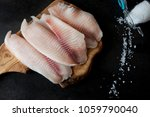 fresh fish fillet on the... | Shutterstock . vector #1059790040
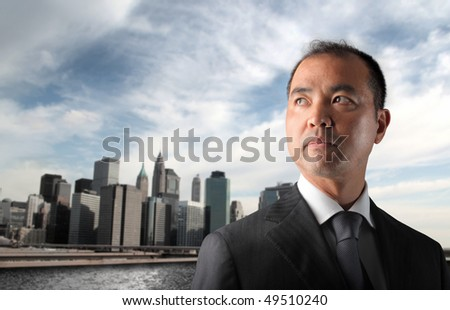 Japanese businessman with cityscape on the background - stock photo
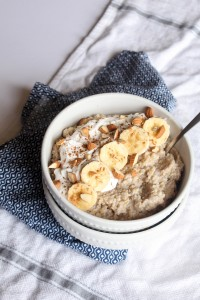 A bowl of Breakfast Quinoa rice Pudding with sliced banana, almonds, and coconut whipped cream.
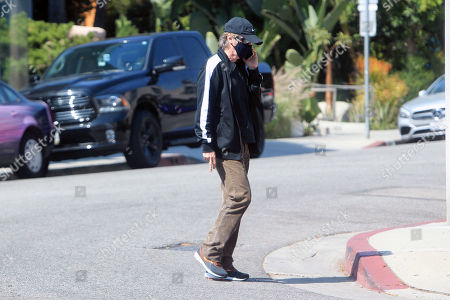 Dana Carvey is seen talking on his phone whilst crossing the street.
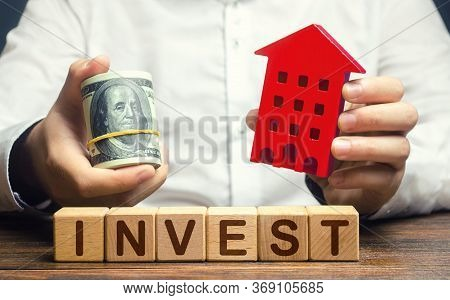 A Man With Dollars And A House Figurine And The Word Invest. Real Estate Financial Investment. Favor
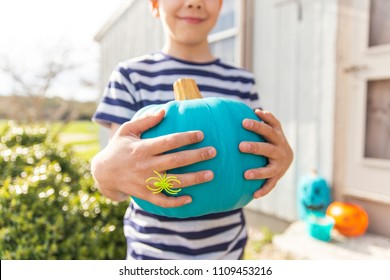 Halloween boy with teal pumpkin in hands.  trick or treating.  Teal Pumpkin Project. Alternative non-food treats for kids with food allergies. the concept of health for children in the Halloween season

* * *

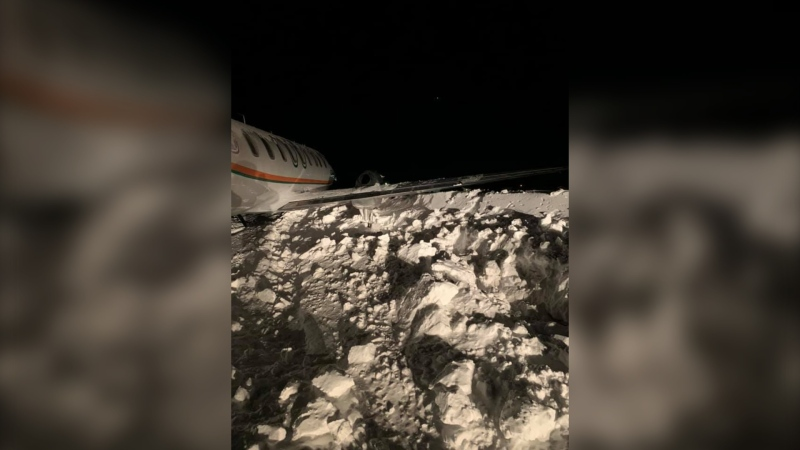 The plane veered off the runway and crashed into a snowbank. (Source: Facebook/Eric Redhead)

*What the exercise asks*.
Only the lines above from the one containing "Dana Carvey is" through the one containing "A Man With Dollars" should be returned, verbatim and inclusive, with pictures excluded.

*Response*.
 Dana Carvey is seen talking on his phone whilst crossing the street.
 A Man With Dollars And A House Figurine And The Word Invest. Real Estate Financial Investment. Favor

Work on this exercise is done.